- **Record extracts**
● ● ● ● ●
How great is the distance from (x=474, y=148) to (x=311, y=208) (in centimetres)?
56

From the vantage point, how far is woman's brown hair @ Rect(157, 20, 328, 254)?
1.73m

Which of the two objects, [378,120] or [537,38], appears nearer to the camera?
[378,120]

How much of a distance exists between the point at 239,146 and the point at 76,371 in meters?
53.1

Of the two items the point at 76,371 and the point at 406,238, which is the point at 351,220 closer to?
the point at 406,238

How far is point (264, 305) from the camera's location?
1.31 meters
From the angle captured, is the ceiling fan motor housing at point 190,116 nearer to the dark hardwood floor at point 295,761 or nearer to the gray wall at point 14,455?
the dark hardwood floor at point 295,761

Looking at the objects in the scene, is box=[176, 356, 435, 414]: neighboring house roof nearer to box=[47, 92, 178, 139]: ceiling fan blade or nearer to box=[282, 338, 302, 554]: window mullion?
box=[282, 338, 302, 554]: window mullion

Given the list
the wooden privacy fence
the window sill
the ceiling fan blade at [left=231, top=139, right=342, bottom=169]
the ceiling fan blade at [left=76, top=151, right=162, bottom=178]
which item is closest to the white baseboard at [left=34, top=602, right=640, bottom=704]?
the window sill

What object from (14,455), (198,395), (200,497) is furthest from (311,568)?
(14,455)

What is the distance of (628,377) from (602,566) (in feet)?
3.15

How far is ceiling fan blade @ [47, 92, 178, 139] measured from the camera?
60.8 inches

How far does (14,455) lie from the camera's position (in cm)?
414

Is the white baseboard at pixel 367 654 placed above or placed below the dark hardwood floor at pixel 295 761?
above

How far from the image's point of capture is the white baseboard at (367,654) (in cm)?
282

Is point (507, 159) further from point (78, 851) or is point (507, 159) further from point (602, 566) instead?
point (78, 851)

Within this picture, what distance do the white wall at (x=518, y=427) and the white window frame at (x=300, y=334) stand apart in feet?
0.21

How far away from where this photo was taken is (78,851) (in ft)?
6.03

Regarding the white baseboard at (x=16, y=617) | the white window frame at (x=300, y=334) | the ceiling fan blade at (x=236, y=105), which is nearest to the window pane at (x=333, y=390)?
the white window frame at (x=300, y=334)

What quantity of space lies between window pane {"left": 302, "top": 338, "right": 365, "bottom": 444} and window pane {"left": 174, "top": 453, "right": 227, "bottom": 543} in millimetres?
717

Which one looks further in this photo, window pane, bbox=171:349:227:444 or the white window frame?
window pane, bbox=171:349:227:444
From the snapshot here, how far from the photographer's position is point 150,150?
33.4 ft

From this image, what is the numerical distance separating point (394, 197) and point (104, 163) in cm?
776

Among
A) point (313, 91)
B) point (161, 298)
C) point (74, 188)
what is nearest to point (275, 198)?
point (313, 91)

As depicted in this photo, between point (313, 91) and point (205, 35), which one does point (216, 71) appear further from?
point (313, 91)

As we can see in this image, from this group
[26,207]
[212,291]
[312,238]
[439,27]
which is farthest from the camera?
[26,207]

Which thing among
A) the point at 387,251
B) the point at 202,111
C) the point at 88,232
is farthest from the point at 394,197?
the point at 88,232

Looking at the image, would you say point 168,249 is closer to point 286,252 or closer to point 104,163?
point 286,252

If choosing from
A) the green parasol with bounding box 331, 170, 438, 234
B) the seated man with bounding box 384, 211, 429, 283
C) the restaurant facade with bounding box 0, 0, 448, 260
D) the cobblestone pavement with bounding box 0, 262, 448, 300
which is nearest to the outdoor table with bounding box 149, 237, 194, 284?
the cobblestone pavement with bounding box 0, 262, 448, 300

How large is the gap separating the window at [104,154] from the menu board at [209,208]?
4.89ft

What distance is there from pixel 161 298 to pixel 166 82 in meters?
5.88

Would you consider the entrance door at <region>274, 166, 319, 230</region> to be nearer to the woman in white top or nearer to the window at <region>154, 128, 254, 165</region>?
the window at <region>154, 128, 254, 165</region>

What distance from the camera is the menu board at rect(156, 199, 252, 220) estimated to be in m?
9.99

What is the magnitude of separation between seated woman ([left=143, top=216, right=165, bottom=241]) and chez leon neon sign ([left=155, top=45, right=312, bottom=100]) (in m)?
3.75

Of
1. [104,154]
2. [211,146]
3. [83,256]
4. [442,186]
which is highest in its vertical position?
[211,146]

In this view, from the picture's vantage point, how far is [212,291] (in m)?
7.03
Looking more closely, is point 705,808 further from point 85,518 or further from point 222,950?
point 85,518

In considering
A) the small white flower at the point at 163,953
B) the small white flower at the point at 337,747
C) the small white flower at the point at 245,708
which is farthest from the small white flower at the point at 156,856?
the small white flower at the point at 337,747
● ● ● ● ●
- **Exercise objective**
Copy the lines from the one containing "Which thing among" through the last line. Replace "menu board" with "menu sign" and leave everything else unchanged.

- **Output of the task**
Which thing among
A) the point at 387,251
B) the point at 202,111
C) the point at 88,232
is farthest from the point at 394,197?
the point at 88,232

Looking at the image, would you say point 168,249 is closer to point 286,252 or closer to point 104,163?
point 286,252

If choosing from
A) the green parasol with bounding box 331, 170, 438, 234
B) the seated man with bounding box 384, 211, 429, 283
C) the restaurant facade with bounding box 0, 0, 448, 260
D) the cobblestone pavement with bounding box 0, 262, 448, 300
which is nearest to the outdoor table with bounding box 149, 237, 194, 284?
the cobblestone pavement with bounding box 0, 262, 448, 300

How large is the gap separating the window at [104,154] from the menu sign at [209,208]?
4.89ft

What distance is there from pixel 161 298 to pixel 166 82 in meters?
5.88

Would you consider the entrance door at <region>274, 166, 319, 230</region> to be nearer to the woman in white top or nearer to the window at <region>154, 128, 254, 165</region>?
the window at <region>154, 128, 254, 165</region>

What distance from the camera is the menu sign at rect(156, 199, 252, 220) estimated to be in m?
9.99

What is the magnitude of separation between seated woman ([left=143, top=216, right=165, bottom=241]) and chez leon neon sign ([left=155, top=45, right=312, bottom=100]) (in m)?
3.75

Of
1. [104,154]
2. [211,146]
3. [83,256]
4. [442,186]
which is highest in its vertical position?
[211,146]

In this view, from the picture's vantage point, how far is [212,291] (in m)?
7.03
Looking more closely, is point 705,808 further from point 85,518 or further from point 222,950?
point 85,518

In considering
A) the small white flower at the point at 163,953
B) the small white flower at the point at 337,747
C) the small white flower at the point at 245,708
which is farthest from the small white flower at the point at 156,856?
the small white flower at the point at 337,747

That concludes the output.